Add Prometheus metrics for labkit rate limit checks
Add Prometheus metrics to `Labkit::RateLimit` to observe rate limiting behavior without additional log volume.
Parent epic: https://gitlab.com/groups/gitlab-com/gl-infra/-/work_items/2021
Context: https://gitlab.com/gitlab-org/ruby/gems/labkit-ruby/-/merge_requests/272#note_3294183874
## Existing metrics inventory
The new labkit metrics must provide equivalent observability to the existing rate limiting metrics so dashboards can be updated to show labkit-based rate limiting alongside or instead of the legacy metrics.
### ApplicationRateLimiter
| Metric | Type | Labels | What it measures |
|---|---|---|---|
| `gitlab_application_rate_limiter_throttle_utilization_ratio` | Histogram (buckets: 0.25, 0.5, 0.75, 1.0) | `throttle_key`, `peek`, `feature_category` | Ratio of current count to threshold. Used in the [Rate Limiting Overview dashboard](https://dashboards.gitlab.net/d/rate-limiting-rate-limiting_overview) via bucket subtraction to compute throttled request rate: `rate(bucket{le="+Inf"}) - rate(bucket{le="1"})`. |
### RackAttack
| Metric | Type | Labels | What it measures |
|---|---|---|---|
| `gitlab_rack_attack_events_total` | Counter | `event_type`, `event_name` | Total RackAttack events (throttle/blocklist/track). Rate of events per throttle name. |
| `gitlab_rack_attack_throttle_limit` | Gauge | `event_name` | Configured limit per throttle. |
| `gitlab_rack_attack_throttle_period_seconds` | Gauge | `event_name` | Configured period per throttle. |
### Dashboard usage
The [Rate Limiting Overview dashboard](https://dashboards.gitlab.net/d/rate-limiting-rate-limiting_overview) (source: `runbooks/dashboards/rate-limiting/main.dashboard.jsonnet`) uses these metrics in the RackAttack and ApplicationRateLimiter sections. No alerts are currently configured on these metrics — they are dashboard-only for observability.

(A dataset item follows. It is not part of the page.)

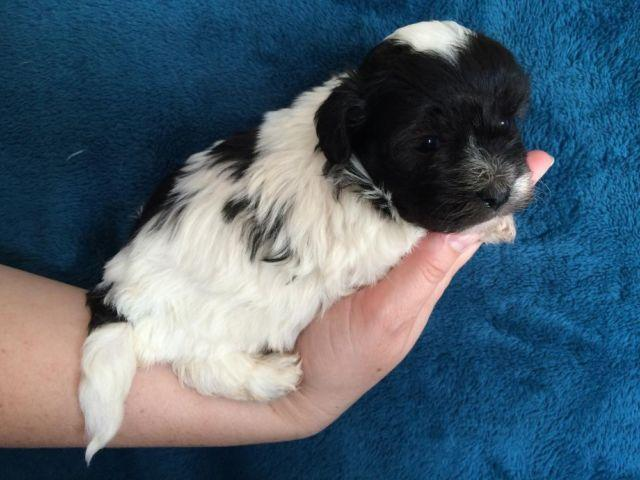 Toy Havanese Puppy For Sale In Huffman Texas Classified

## Proposed labkit metrics
### Counters
| Metric | Labels | Purpose |
|---|---|---|
| `gitlab_labkit_rate_limiter_calls_total` | `rate_limiter`, `rule`, `action` | Incremented on every **successful** `check` call (no Redis errors). The `action` label distinguishes outcomes (see below). Equivalent of `gitlab_rack_attack_events_total`. |
| `gitlab_labkit_rate_limiter_errors_total` | `rate_limiter` | Incremented when a `check` call fails (Redis unavailable, etc.). Separate from `calls_total` to keep successful check metrics clean. |
**`action` label values on `calls_total`:**
| `action` | `rule` | Meaning |
|---|---|---|
| `"block"` | rule name | Rule matched with `action: :block` and count exceeded limit — request blocked |
| `"log"` | rule name | Rule matched with `action: :log` and count exceeded limit — would have blocked, only logged (shadow mode) |
| `"allow"` | rule name | Rule matched but count is within limit — request allowed |
| `"allow"` | `"unmatched"` | No rule matched — request allowed (no rate limit applied) |
**Error handling:** When Redis fails, only `errors_total` is incremented. `calls_total` is NOT incremented for failed checks — it reflects only successful checks where we have a definitive outcome. The error is also visible via `result.error?` and the structured warning log.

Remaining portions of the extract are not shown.